Take a cue from newsmen and politicos of years gone by

December 05, 2004|By G. Jefferson Price III

ONCE UPON A time in Annapolis, The Sun was a mighty force, and the newspaper's chief representative in the state capital was a mighty force, too, possibly more influential than any other single individual, even the governor at one time or another.

The Sun's man in Annapolis was Charles G. Whiteford. He reigned in the 1950s, 1960s and early 1970s. Charlie's sheer size was enough to get your attention. He was way over 6 feet tall and walked with a head-first lope. And what a head it was - flat with a broken nose set off by a couple of dolorous eyes rolling over the rest that hung like the face of a bloodhound in repose. For all his size and importance, Charlie was not a bully. But he certainly was not to be bullied, either.

It's practically impossible to imagine that in his time, any member of the General Assembly, any governor, any staffer would have banned talking to Mr. Whiteford, much less make such a ban public. This is what Gov. Robert L. Ehrlich Jr. has done to David Nitkin, The Sun's present State House bureau chief, and Sun columnist Michael Olesker.

What are we to think of a governor who chats easily and enthusiastically with a ranting buffoon on AM radio but will not speak to a reporter from this newspaper? Mr. Whiteford might have responded by not talking to them for a while, just to prove who mattered more.

But times change. As Bradford Jacobs, the former Evening Sun editorial page editor, put it in an interview for Mr. Whiteford's obituary in 1982, "Things were different than they are now. Whoever was political reporter for The Sun was the voice. There was no television. People would say, `It's what The Sun says, and it's what Whiteford says, so it's probably true.'"

Things were different in many other ways, too.

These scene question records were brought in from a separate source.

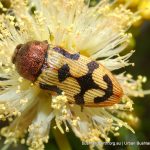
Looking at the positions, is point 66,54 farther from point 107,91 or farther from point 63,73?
point 107,91

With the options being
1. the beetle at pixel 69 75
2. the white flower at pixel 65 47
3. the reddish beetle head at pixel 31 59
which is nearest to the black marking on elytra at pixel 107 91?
the beetle at pixel 69 75

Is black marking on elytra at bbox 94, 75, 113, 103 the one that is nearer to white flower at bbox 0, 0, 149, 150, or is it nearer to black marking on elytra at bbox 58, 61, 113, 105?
black marking on elytra at bbox 58, 61, 113, 105

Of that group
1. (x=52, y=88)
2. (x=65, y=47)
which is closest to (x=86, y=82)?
(x=52, y=88)

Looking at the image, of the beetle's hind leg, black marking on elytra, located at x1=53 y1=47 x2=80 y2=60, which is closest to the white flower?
the beetle's hind leg

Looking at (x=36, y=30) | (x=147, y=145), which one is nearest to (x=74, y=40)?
(x=36, y=30)

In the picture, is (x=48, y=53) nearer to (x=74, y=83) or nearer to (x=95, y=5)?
(x=74, y=83)

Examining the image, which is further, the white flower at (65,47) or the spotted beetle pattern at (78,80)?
the white flower at (65,47)

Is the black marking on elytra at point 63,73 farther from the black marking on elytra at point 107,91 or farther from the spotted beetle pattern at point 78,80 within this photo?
the black marking on elytra at point 107,91
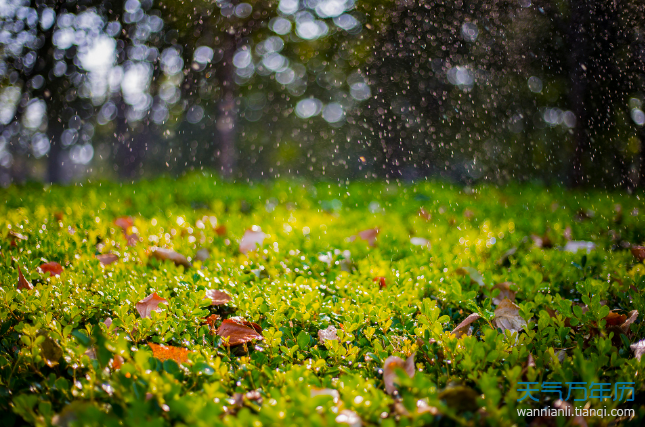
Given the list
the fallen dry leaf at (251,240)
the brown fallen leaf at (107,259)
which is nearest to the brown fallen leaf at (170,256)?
the brown fallen leaf at (107,259)

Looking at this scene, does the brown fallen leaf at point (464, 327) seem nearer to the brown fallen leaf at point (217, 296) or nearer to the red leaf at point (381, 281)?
the red leaf at point (381, 281)

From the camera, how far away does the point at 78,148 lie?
939 inches

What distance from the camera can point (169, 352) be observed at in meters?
1.11

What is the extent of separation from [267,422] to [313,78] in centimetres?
898

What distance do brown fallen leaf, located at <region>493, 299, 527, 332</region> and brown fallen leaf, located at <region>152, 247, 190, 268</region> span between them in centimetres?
131

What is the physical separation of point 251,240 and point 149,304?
910 millimetres

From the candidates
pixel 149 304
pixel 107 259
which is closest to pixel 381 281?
pixel 149 304

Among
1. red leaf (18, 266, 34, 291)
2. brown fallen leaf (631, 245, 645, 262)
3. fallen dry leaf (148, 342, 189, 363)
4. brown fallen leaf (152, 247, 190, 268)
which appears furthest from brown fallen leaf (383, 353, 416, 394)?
brown fallen leaf (631, 245, 645, 262)

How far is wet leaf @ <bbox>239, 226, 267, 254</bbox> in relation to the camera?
6.82ft

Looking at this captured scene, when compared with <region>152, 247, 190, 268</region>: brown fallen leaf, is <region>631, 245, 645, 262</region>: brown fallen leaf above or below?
below

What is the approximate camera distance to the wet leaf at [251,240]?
6.82 ft

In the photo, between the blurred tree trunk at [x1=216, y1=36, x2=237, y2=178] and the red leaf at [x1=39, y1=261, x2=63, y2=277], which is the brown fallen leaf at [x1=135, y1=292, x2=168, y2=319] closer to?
the red leaf at [x1=39, y1=261, x2=63, y2=277]

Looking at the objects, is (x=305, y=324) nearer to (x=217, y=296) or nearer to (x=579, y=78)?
(x=217, y=296)

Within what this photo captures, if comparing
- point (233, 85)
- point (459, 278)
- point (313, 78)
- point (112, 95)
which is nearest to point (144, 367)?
point (459, 278)
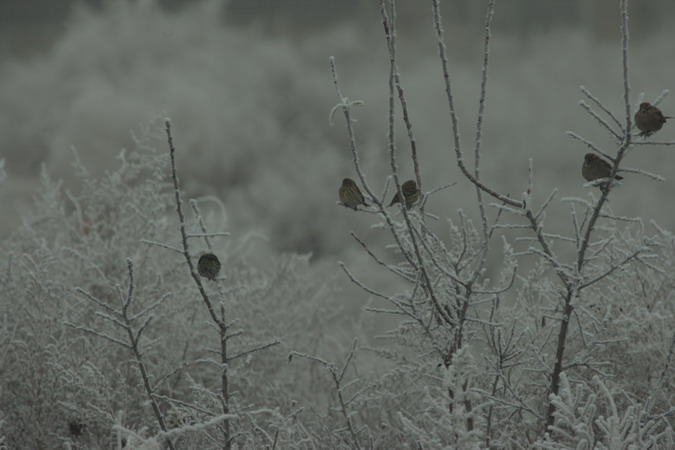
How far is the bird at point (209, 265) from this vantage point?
68.4 inches

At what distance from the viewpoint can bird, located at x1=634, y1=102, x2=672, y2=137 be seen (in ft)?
5.08

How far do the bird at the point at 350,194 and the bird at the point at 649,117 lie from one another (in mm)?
630

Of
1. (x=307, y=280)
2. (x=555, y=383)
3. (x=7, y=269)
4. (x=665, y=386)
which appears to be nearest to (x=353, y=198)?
(x=555, y=383)

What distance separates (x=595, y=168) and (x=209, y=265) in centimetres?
92

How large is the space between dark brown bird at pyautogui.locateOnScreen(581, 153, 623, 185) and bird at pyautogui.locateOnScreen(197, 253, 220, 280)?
0.88 meters

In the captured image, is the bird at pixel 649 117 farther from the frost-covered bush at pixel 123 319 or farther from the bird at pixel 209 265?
the frost-covered bush at pixel 123 319

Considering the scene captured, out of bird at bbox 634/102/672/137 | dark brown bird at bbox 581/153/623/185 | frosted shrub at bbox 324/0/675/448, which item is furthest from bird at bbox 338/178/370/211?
bird at bbox 634/102/672/137

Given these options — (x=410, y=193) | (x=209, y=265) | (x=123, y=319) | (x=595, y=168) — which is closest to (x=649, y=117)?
(x=595, y=168)

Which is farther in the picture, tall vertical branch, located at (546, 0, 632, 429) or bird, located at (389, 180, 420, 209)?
bird, located at (389, 180, 420, 209)

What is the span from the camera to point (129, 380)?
3447 millimetres

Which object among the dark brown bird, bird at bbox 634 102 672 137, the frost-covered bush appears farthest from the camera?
the frost-covered bush

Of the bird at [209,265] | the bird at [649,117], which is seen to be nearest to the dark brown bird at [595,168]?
the bird at [649,117]

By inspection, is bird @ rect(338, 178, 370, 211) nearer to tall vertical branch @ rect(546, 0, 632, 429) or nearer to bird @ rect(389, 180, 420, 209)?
bird @ rect(389, 180, 420, 209)

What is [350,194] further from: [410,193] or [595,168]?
[595,168]
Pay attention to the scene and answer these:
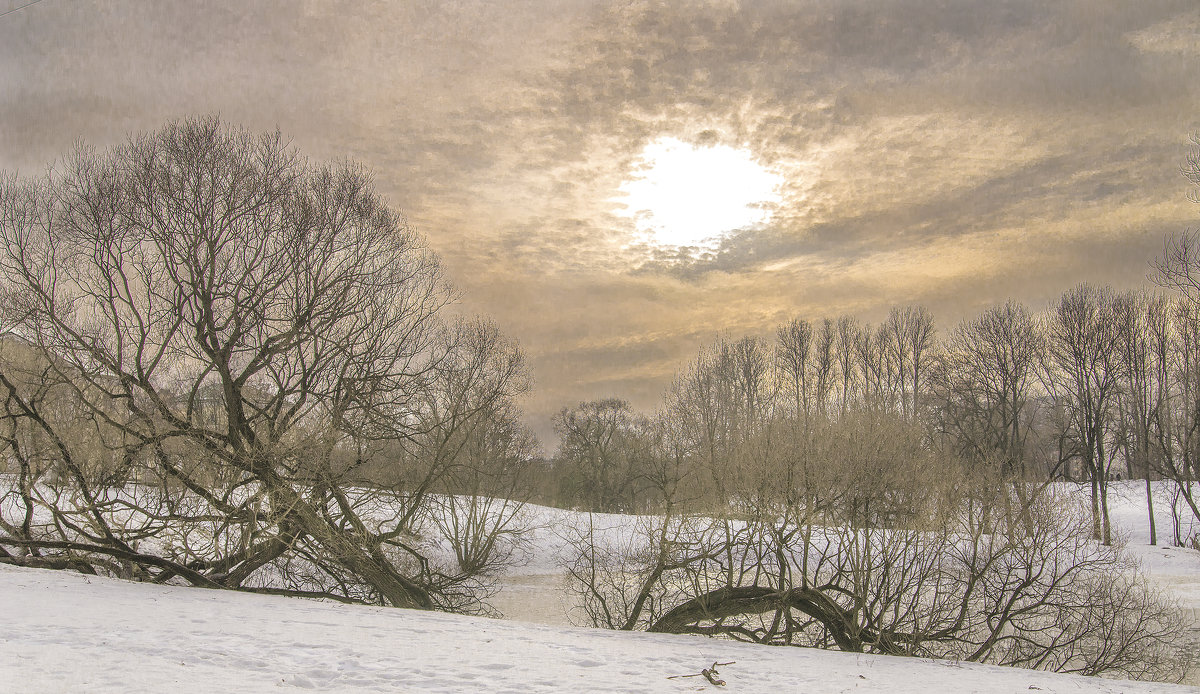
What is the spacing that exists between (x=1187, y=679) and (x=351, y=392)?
21302 mm

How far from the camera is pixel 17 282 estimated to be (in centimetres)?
1692

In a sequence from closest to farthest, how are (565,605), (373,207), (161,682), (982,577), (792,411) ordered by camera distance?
(161,682)
(982,577)
(373,207)
(792,411)
(565,605)

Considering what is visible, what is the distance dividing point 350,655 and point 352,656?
0.21 ft

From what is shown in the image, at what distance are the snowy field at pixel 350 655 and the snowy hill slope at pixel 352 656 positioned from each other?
27mm

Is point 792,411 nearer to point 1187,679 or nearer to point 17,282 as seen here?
point 1187,679

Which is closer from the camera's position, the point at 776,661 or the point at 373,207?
the point at 776,661

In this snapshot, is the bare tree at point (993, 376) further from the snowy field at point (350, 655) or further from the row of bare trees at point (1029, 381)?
the snowy field at point (350, 655)

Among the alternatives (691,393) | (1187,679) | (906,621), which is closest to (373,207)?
(906,621)

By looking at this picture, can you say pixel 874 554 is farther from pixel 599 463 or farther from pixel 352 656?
pixel 599 463

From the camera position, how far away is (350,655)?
9297 mm

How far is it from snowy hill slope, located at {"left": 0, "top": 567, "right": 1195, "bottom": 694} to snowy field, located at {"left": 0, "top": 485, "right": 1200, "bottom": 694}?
27mm

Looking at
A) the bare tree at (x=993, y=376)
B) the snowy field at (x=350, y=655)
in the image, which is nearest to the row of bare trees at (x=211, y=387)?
the snowy field at (x=350, y=655)

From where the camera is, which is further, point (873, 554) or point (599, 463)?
point (599, 463)

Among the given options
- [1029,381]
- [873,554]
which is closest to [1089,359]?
[1029,381]
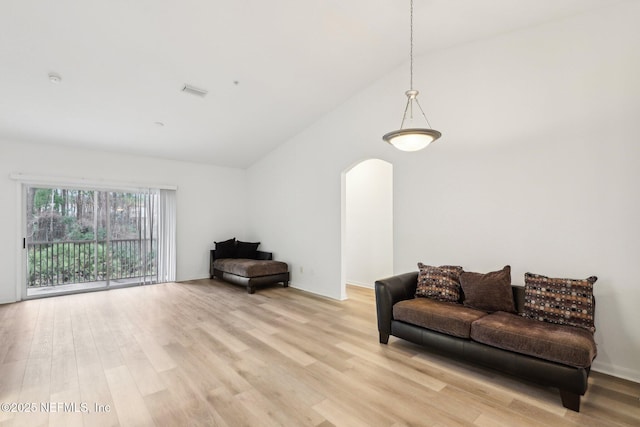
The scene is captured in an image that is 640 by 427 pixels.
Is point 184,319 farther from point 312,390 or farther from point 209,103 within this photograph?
point 209,103

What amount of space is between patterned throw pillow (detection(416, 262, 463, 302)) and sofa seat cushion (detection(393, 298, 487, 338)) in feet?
0.27

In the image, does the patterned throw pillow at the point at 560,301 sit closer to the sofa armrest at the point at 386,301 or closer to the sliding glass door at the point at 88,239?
the sofa armrest at the point at 386,301

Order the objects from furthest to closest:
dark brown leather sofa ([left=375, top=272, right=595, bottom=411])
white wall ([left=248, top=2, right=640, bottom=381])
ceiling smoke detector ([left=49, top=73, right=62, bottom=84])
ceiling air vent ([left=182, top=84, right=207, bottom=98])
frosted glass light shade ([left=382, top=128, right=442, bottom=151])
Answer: ceiling air vent ([left=182, top=84, right=207, bottom=98]) < ceiling smoke detector ([left=49, top=73, right=62, bottom=84]) < white wall ([left=248, top=2, right=640, bottom=381]) < frosted glass light shade ([left=382, top=128, right=442, bottom=151]) < dark brown leather sofa ([left=375, top=272, right=595, bottom=411])

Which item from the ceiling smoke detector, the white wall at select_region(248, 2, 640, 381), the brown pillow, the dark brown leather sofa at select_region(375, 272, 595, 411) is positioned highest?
the ceiling smoke detector

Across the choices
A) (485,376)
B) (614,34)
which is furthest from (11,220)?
(614,34)

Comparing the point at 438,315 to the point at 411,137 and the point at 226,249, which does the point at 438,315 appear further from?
the point at 226,249

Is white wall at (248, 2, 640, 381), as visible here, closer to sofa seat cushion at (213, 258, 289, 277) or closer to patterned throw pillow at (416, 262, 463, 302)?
patterned throw pillow at (416, 262, 463, 302)

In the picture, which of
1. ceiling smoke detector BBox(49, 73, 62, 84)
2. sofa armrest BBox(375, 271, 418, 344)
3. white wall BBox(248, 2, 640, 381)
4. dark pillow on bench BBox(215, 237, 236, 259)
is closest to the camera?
white wall BBox(248, 2, 640, 381)

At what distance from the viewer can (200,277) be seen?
6.95 metres

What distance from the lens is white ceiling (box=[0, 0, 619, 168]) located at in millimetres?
2914

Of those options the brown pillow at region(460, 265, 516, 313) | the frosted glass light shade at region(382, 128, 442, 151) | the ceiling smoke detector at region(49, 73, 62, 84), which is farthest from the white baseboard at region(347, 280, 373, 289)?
the ceiling smoke detector at region(49, 73, 62, 84)

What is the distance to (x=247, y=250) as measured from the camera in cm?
677

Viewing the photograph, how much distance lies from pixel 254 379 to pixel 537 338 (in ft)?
7.55

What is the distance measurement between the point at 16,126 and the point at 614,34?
7430 millimetres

For one, politicians did not regard reporters as the enemy. They did not hold reporters responsible for the pronouncements and opinions of the newspaper's editorial page. And reporters did not view politicians quite as suspiciously as they do today. Of course, there were plenty of crooks in politics, but reporters were as likely to be drinking with them as uncovering their sins. And if they were drinking together, the reporter was just as likely to be laughing at the pomposity of the editorial page as the politician was.

Mr. Whiteford was a compleat Marylander, from his Baltimore birthplace to his passion for crabs and beer. His forte was that he knew how the political system worked at a time when the system was very organized by bosses and their clubs. He knew all of the players. They all talked to him because if they didn't they'd have no influence on events, and they probably wouldn't be let in on what the others were saying.

Mr. Whiteford was such a force among these people that he became known as the 146th member of the 145-member General Assembly. Not only did politicians talk to him, but he decided where and when. So it was not unusual for him to intrude on the precious decorum of the legislature to get what he wanted.

As Peter Jay, a former Sun columnist, recalled in Mr. Whiteford's 1982 obituary, "Few reporters could match Charlie's ability to march up to the rostrum while the House of Delegates or the state Senate was in full sonorous session, settle into a chair and unceremoniously tug the presiding officer down by the coattails to respond to a question."

My first year reporting at the State House was Mr. Whiteford's last as chief there. At the time, reporters assigned to the General Assembly session lived at the Maryland Inn, where Mr. Whiteford had established a sort of club of newshounds, politicos and factotums who drank and palavered late into the night with an unspoken understanding that everything was off the record. A Sun reporter was expected to turn in expense accounts for these late-night excesses almost as if it were to prove he was doing his job.

Everyone at those late boozy nights would have guffawed at Governor Ehrlich's selective gag order. They also probably would have laughed at The Sun's litigious reaction. In the name of Charles G. Whiteford, here's my suggestion: Get a drink together, my b'hoys - all of you - and work this out so we don't have to waste any more time on it.

G. Jefferson Price III is a former editor and foreign correspondent for The Sun. His column appears Sundays.